Our very own Dan Dohan, Ph.D., has recently co-authored and published the scholarly article “The Promises of Computational Ethnography: Improving Transparency, Replicability and Validity for Realist Approaches to Ethnographic Analysis.”
This article argues that the advance of computational methods for analyzing, visualizing and disseminating social scientific data can provide substantial tools for ethnographers operating within the broadly realist “normal-scientific tradition” (NST). While computation does not remove the fundamental challenges of method and measurement that are central to social research, new technologies provide resources for leveraging what NST researchers see as ethnography’s strengths (e.g., the production of in-situ observations of people over time) while addressing what NST researchers see as ethnography’s weaknesses (e.g., questions of sample size, generalizability and analytical transparency).

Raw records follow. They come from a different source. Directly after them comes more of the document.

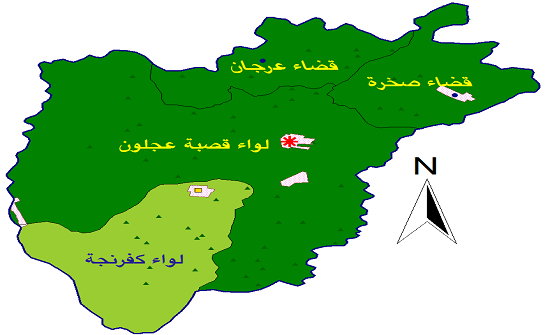 تربية عجلون تحتفل بمئوية الدولة واليوم الوطني للعلم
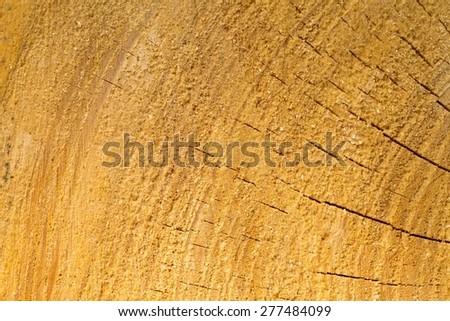 Background of sliced tree trunk. Close up of tree trunk section.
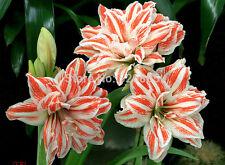Amaryllis seeped bulbs papillio - 2 pcs Amaryllis ball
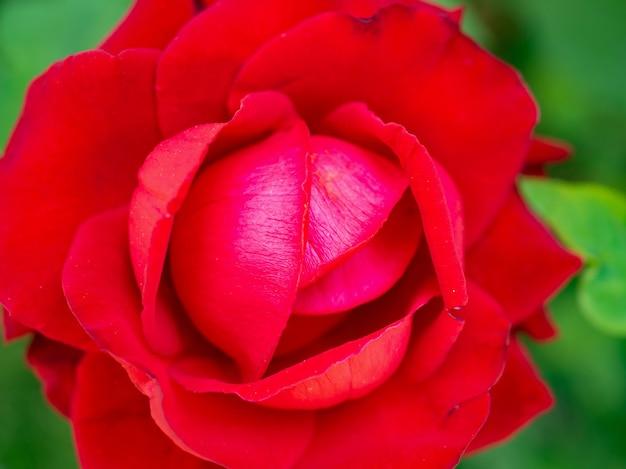 Mooie rode rozen bloeien in de tuin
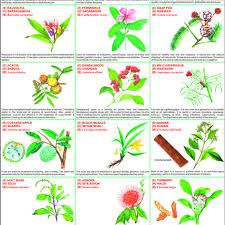 Medicinal Plants Chart Medicinal Plants Chart Manufacturer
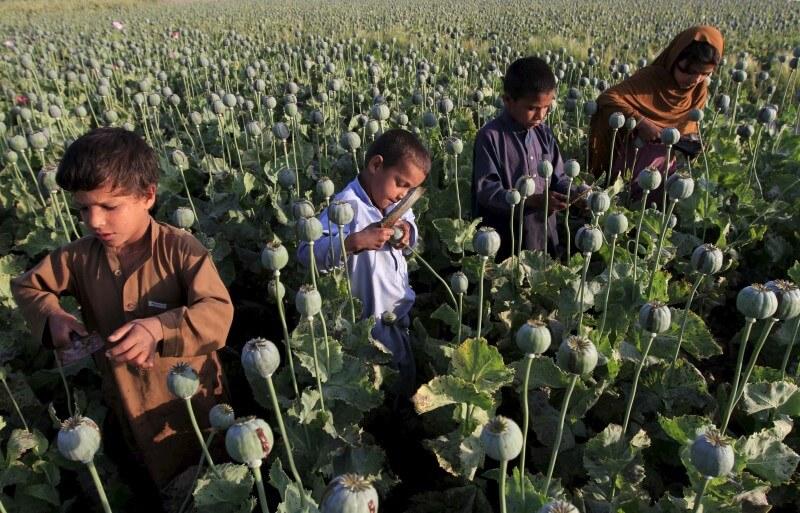 کمک به کودکان کار در یمن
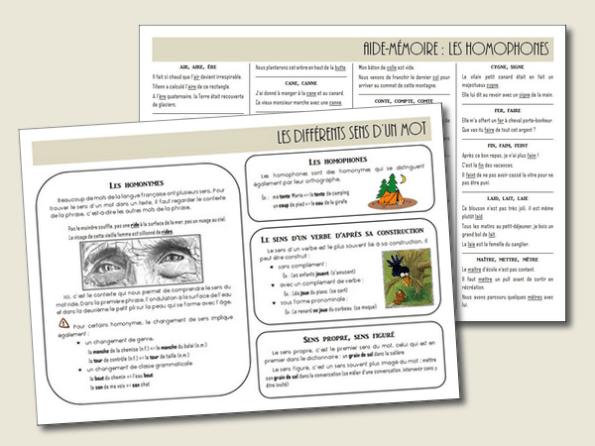 1 Annee Complete De Vocabulaire En 6 Lecons Cm1 Cm2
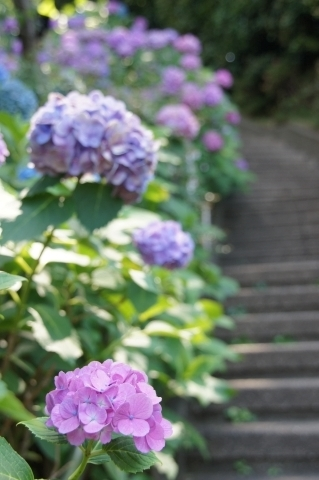 階段脇の紫陽花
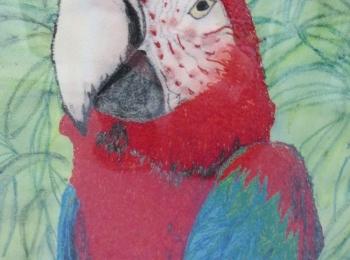 Papagei Bild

Specifically, the authors argue that computational tools can help scale ethnography, improve transparency, allow basic replications and ultimately address fundamental concerns about internal and external validity.
The article explores these issues by illustrating the utility of three forms of ethnographic visualization enabled by computational advances:
- ethnographic heatmaps (ethnoarrays)
- a combination of participant observation data with techniques from social network analysis (SNA)
- text mining.
In doing so, the authors speak to the potential uses and challenges of nascent “computational ethnography.”